Assault on the Sugar Refinery 1916 - a recreation of the Canadian assault on the sugar beet refinery at Courcellette during the battle of the Somme. The game uses the CoCing Up the Mud and the Blood rules published in the 2014 Lard Christmas Special (presented by Alex Sotheran)

The Battle of Fort Necessity - The Battle of Fort Necessity began the French and Indian War, which later spiraled into the global conflict known as the Seven Years’ War. Another Sharp Practice game (presented by Ken Welsh)

The cost for the event would be £15 per person. This includes a buffet lunch and teas and coffees throughout.

At the moment we’re just testing the water to see if there’s enough demand to justify going ahead with this idea. Given the short time period before the date, could you please let me know as soon as possible if you’d like to attend? Commenting here is one way or you could email me at crawleystorrs <at> gmail <dot> com.

Monday, April 3, 2023

Latest ACW additions

Among my recent birthday presents was a pack of Perry Armed Civilians from Jamie. Now completed they look like this...

They are nice clean castings and paint up well. They should be useful for Confederate guerrillas in Sharp Practice but I also have some thoughts about how I might use them with the new What A Cowboy rules from Too Fat Lardies.

Another recent addition to the collection came about when I started considering what to do with the spare drummers left over from the Perry plastic ACW boxes. With Sharp Practice I'm very unlikely to ever need more than one drummer per side.

Looking at Philip Katcher's The American Soldier (I've mentioned it here before; it's a compilation of plates from various Osprey books), I found a picture of a US Army signal corps private and decided I could produce something similar to make use of the drummer model.

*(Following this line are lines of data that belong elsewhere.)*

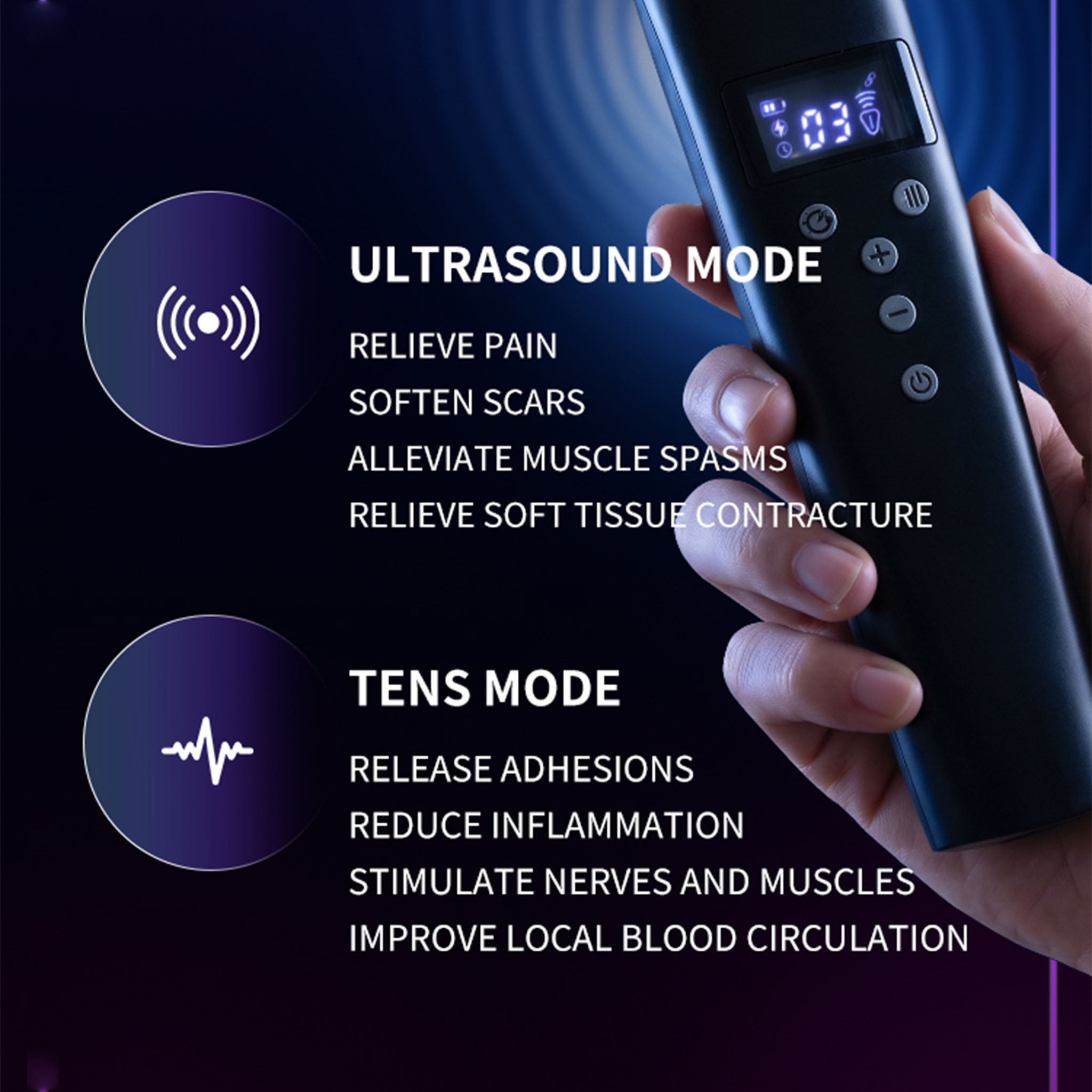 ดีไซน์ใหม่ ไร้สาย 1 เมกะเฮิรตซ - Health Wellness Clinic บทวิจารณ์และราคา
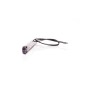 Marker Light - WAS - W276 Black - 9.4" - 23.8cm - Smoke - Amber - 12V-24V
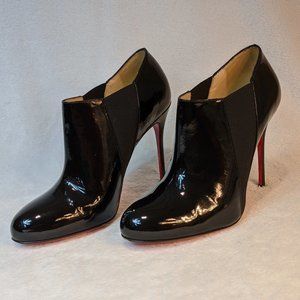 Christian Louboutin Belle Bootie - Size 37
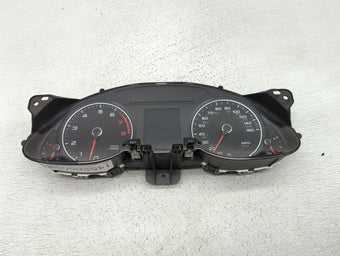 compare product 2013-2016 Audi A4 Instrument Cluster Speedometer Gauges P/N:8K0920951E 503002560432 Miles:68K Fits Fits 2013 2014 2015 2016 OEM Used Auto Parts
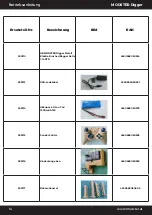 Preview for 14 page of MODSTER 282310 User Manual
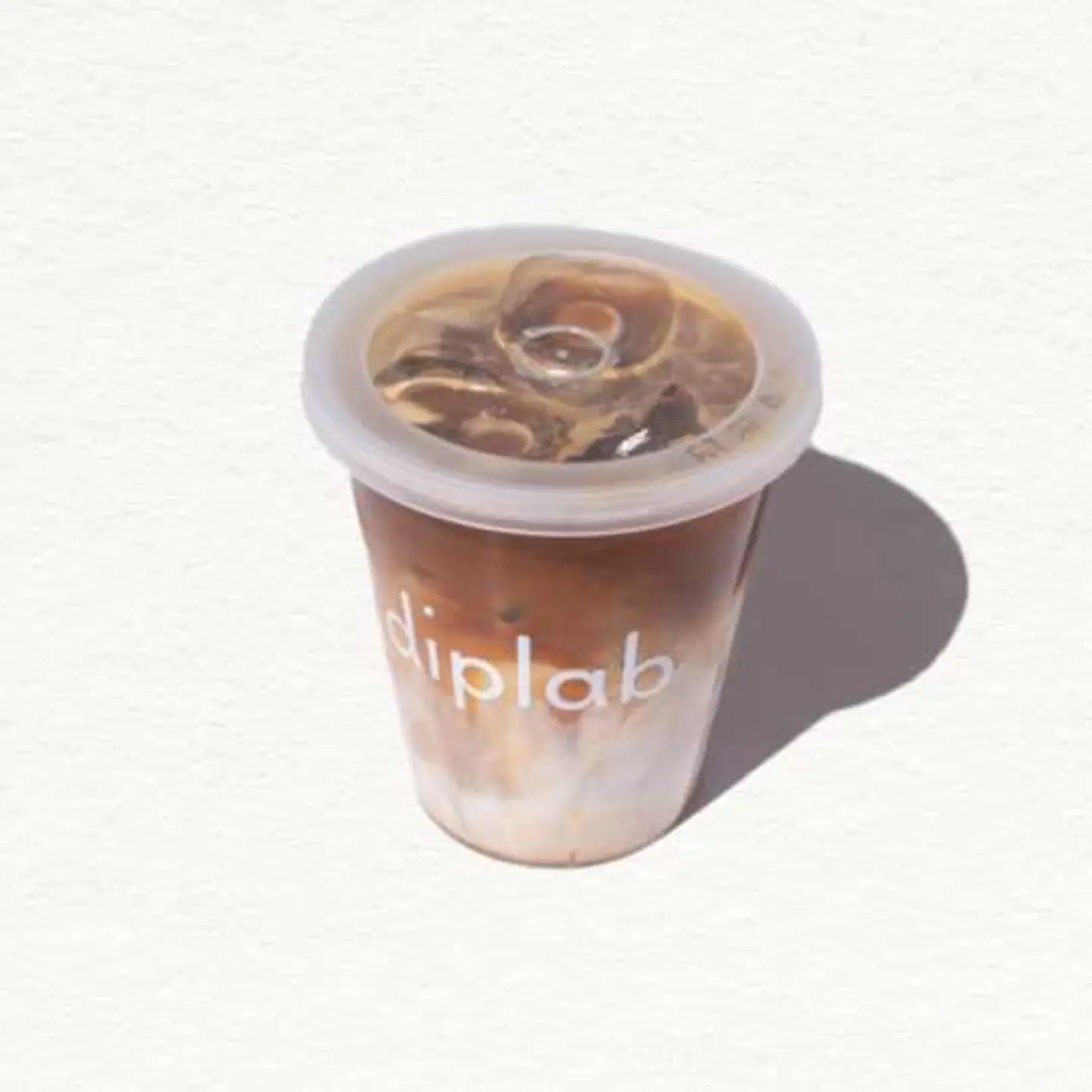 Iced Latte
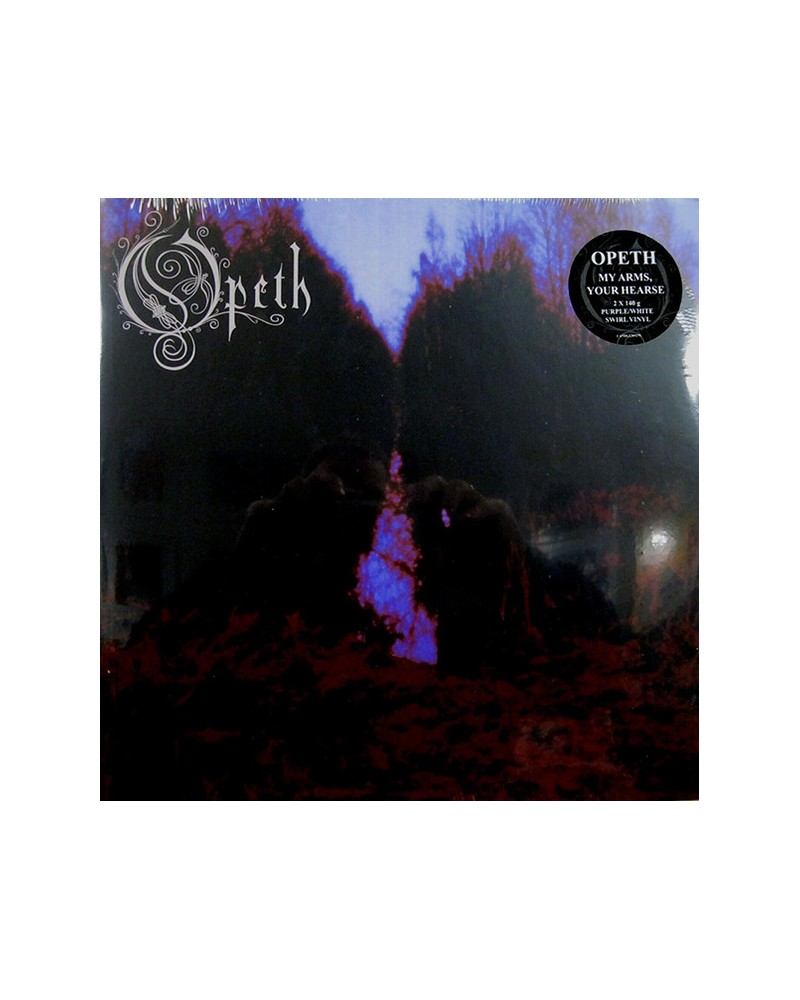 Opeth – My Arms, Your Hearse (2 LP) — viršelis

The basic drummer body is used as-is. I removed the locating lug for the drum on his thigh and carved back the metalwork on on the drum strap to allow the smooth attachment of a cartridge case to represent the signal cartridge pouch. The strap is a bit fictional but I'm prepared to live with it.

The signal pistol was produced using an arm from the cavalry box. I cut the barrel and cylinder from the existing pistol in such a way that I retained a strip of plastic forward of the trigger guard. I then removed the barrel and glued the cylinder back on further forward than it originally was. The whole thing is painted in brass colour with a dark brown grip (where visible) and a black dot to represent the large calibre barrel for firing flares.

There's no obvious in-rules use for this kind of figure but I reckon I can come up with a scenario that uses him. Perhaps if Union troops were assaulting a Confederate fort they might use flares to signal to off-table gunboats to cease firing as the attackers crossed the parapet?